Zulaikha bravely defied what had become a norm for black women like us who felt like they couldn’t speak up against the policing of black girls’ image in South African schools. And it is for this reason that she earned herself a 12-metre-high mural in Brooklyn, New York. The artist Lexi Bella described the Pretoria teen as ‘an amazing young activist who gives me hope.’
5. Chloe x Halle Bailey on women’s rights
‘Our bodies. Our choice. Super proud of the effort so many women are making today by marching. Let’s get in formation ladies.’

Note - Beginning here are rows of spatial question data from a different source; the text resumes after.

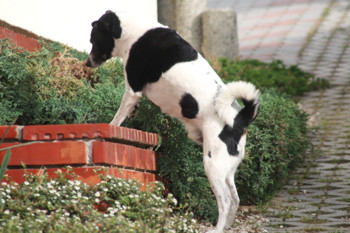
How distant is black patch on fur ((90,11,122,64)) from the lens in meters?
4.76

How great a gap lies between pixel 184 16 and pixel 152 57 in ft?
23.6

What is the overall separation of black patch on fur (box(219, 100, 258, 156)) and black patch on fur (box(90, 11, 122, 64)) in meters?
1.01

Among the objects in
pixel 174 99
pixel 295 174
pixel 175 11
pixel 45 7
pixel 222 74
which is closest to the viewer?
pixel 174 99

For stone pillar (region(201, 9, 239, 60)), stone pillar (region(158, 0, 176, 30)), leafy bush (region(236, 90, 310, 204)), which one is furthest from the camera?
stone pillar (region(201, 9, 239, 60))

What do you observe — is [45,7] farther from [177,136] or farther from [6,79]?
[177,136]

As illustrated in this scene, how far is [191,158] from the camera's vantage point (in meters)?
5.31

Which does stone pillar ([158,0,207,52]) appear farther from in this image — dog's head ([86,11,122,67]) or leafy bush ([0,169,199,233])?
leafy bush ([0,169,199,233])

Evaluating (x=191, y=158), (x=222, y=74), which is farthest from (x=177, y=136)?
(x=222, y=74)

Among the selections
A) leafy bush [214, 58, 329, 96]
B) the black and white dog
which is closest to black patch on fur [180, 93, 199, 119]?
the black and white dog

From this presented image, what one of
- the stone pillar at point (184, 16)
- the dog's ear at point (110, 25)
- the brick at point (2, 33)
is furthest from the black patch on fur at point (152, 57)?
the stone pillar at point (184, 16)

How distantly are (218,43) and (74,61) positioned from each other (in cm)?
599

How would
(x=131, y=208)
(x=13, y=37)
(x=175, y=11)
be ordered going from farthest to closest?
1. (x=175, y=11)
2. (x=13, y=37)
3. (x=131, y=208)

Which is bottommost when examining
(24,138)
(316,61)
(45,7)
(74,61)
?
(24,138)

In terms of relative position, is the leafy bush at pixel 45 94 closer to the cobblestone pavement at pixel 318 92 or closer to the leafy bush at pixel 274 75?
the cobblestone pavement at pixel 318 92
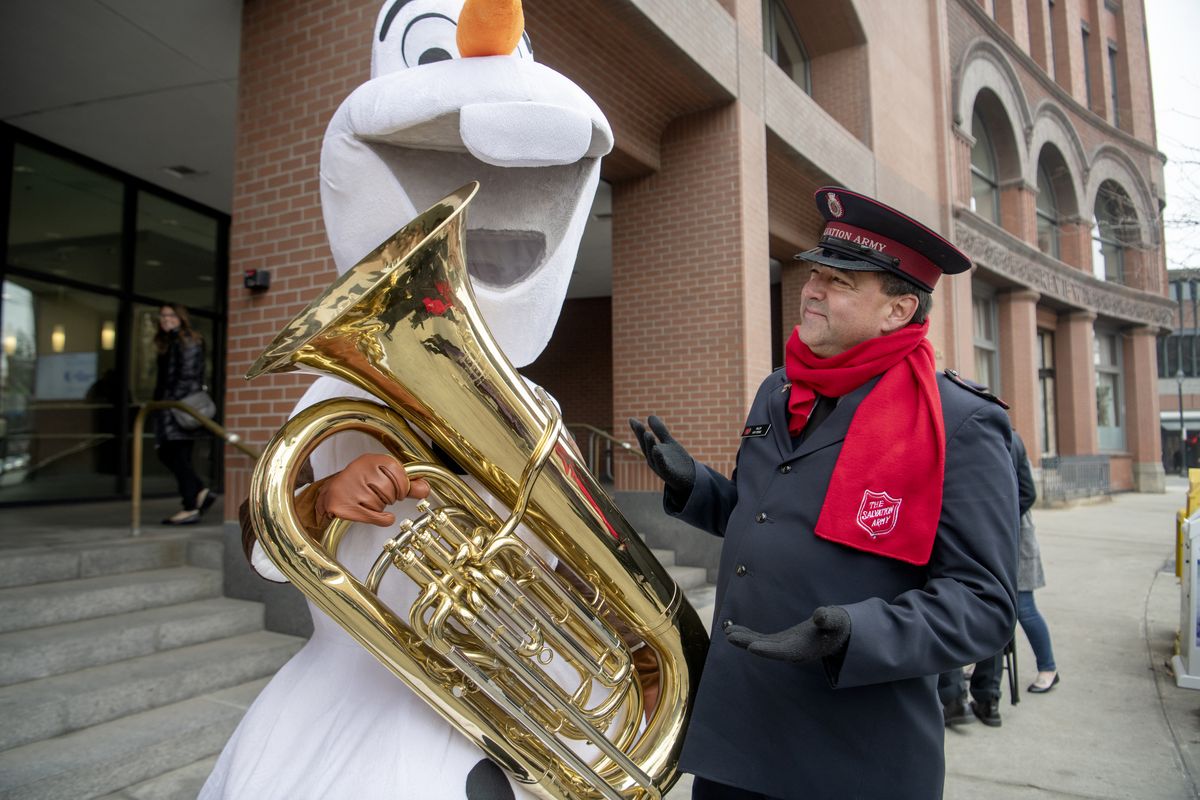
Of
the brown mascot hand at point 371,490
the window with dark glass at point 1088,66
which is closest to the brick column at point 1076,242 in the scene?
the window with dark glass at point 1088,66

Their music is worth a daily listen and so are their opinions. The hippest R&B duo on the scene right now also stars alongside Yara Shahidi on Grown-ish and recently released an album I highly recommend, The Kids Are Alright. As Beyoncé’s proteges, Chloe and Halle are dedicated to women’s rights, and participated in the women’s march, with Chloe saying, ‘I believe it’s more than just doing a hashtag. You should go out there and do the women’s march and the march for equality.’
‘We want to inspire young girls to keep going in whatever they want to do and to challenge themselves and to not be afraid of certain jobs… just because maybe something might have lots of males doing it,’ Halle added.
6. Muzoon Almellehan on the importance of education
‘Our country needs a strong generation.’
Muzoon Amellehan fled Syria for Jordan in 2013 due to rife conditions in refugee camps, and five years later she can proudly say she’s the youngest UNICEF Goodwill Ambassador to date. How, you might ask? Muzoon is committed to creating change for children in Syria in order to get more children educated. As a result, she made it onto the TIME list of 30 Most Influential Teens in 2017 in honour of her activism towards keeping Syrian girls in school.
7. Rayouf Alhumedi on the need for inclusive emojis
‘I think this emoji will influence the world indirectly.’
It turns out the tech generation is not merely mindlessly texting away on smartphones for hours on end for no reason at all. Sometimes young folk use their phones to innovate too. In 2017 Rayouf Alhumedi made the texting experience so much more pleasant for millions of women like herself when she proposed Apple’s headscarf clad emoji. As a 16-year old Muslim girl from Saudi Arabia who wears headscarves, Rayouf said ‘it’s something important to [her] identity’ to have an emoji that looks like her. Her campaign was even supported by Reddit co-founder Alexis Ohanian before Apple and the Unicode Consortium approved it. ‘It’s a step forward in celebrating diversity and accepting the Muslim faith,’ the forward-thinking teen said.
So cheers to our little sisters, our nieces, and teen stars we admire; may they continue to raise their voices and may we never write disdainful think pieces about them.